====== Selection

QED

The noxious weeds in our food bowl


Australia has a potentially massive role to play over the next century in the production of food for an increasingly desperate world. However, it faces two challenges, one economic and financial, the other cultural and political. It is the latter that I will focus on here. I argue that to achieve its potential Australia must reject environmental extremism and re-affirm its national identity as a frontier society, i.e., one engaged on a nation-building project on a continental scale, and prepared systematically to harness natural and human resources to develop a thriving liberal-democratic society.


The frontier now lies in the North, as proponents of visionary projects like the Bradfield Scheme to harness the water resources of North Queensland have known for decades. As I noted in an article on the approaching demographic crisis (“How Civilisations Die", Quadrant, April, 2012):

“Quite apart from the resources boom and the need to upgrade Australia’s infrastructure on a national scale, there are also major opportunities for development in northern Australia, capitalising on its vast fertile lands and the gigantic rainfall that the region enjoys but which remains largely unharvested, for consumption, irrigation, and diversion into the Murray-Darling system, and for other purposes including hydro-electricity. Visions of Australia serving as the “food bowl of Asia” have a great deal to commend them, especially while the world passes through the demographic catastrophe that appears certain to occur later this century.”

Fortunately, there is a growing recognition of this opportunity. As a recent newspaper article observes: “Globally, food demand is expected to grow by 60% by 2050 [and] few countries are better placed to meet this demand than Australia [which faces] a $1.7 trillion export opportunity.”  This has led to a major conference, The Global Food Forum, attended by industry and government leaders, to be held in Melbourne on April 18.

============
====== Data shown

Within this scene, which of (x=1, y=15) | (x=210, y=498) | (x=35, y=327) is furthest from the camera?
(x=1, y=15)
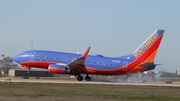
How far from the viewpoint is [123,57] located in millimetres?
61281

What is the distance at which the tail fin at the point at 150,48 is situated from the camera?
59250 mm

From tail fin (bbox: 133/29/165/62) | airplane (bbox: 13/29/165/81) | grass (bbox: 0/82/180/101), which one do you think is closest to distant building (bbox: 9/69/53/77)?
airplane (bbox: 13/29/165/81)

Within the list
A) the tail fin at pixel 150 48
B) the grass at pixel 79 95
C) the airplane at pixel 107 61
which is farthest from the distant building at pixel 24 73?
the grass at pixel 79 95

============

- Set task 1:
According to the article on Australia's food bowl, by what percentage is global food demand expected to grow by 2050?
- Set task 2:
Recast the entries as a Markdown table with the columns Row and Line, starting with the line containing "Within the list" and going on through the end of the entries, leaving out blank lines.

- Expected output 1:
60%

- Expected output 2:
| Row | Line |
|---|---|
| 1 | Within the list |
| 2 | A) the tail fin at pixel 150 48 |
| 3 | B) the grass at pixel 79 95 |
| 4 | C) the airplane at pixel 107 61 |
| 5 | which is farthest from the distant building at pixel 24 73? |
| 6 | the grass at pixel 79 95 |